The behemoths of reality TV – think “Real Housewives,” “Married to Medicine,” and “Basketball Wives” – center on women and femininity. When people think of reality TV’s biggest stars, they think of women (and especially Black women, who carry the genre). This perception contributes to the identification of reality tv performance as women’s work. 

Reality tv’s audience is also primarily women. How could reality TV be anything other than a feminized space when women are twice as likely to watch it as men?

There are likely some outliers to this overall idea of reality TV being made for and by for women. Competition-style shows like “Survivor” may be perceived as less feminine (except competitions centering feminized activities, like “Great British Bake Off”).

Even so, there’s also non-quantifiable evidence that reality TV is a feminized form of work.
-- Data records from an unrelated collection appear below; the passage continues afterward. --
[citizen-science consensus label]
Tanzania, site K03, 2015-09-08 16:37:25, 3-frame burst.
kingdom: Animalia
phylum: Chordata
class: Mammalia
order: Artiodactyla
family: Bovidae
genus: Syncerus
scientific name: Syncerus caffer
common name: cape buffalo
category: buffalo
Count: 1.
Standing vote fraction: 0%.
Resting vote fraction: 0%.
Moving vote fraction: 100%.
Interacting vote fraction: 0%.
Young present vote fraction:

Culturally, admitting you enjoy reality television is often met with the same kind of derision reserved only for women-dominated activities and entertainment. Saying you watch “Love Island” at work invites more skepticism and outright ridicule than saying you’re a Cubs fan – even though both are, at the end of the day, forms of entertainment. Neither is more inherently valuable than the other.

I can’t offer hard numbers on the prevalence of this societally-accepted contempt for reality TV and how it compares to say, disdain for watching sports. The research doesn’t exist (which is part of a larger issue where information about women and gender expansive people is often left out of data collection, slowing progress).

But I can say that to me, the widespread cultural antipathy and condescension for reality TV hits the exact same nerve as other instances where American society and policy undervalues activities, sensibilities, and work that are heavily associated with women.

My defense of reality television as a legitimate piece of culture and form of work comes from the same part of me that knows doctors take women’s pain less seriously than men’s, women take on far more of the mental load, and women are more likely to die or be injured in car accidents because safety tests are only based on male test dummies.

The evidence we do have – the number of women stars and viewers, the social disdain – indicates reality tv work is a feminized industry. It’s part of the long tradition of “women’s work” having to fight tooth and nail to receive recognition as the labor it is.

So it shouldn’t be surprising that we’ve delayed and denied reality TV performers’ basic workers’ rights this long. It’s what we’ve always done to feminized fields. And it’s what we will keep doing if we continue relying on employment laws tainted with racism and sexism to define what work is and who workers are.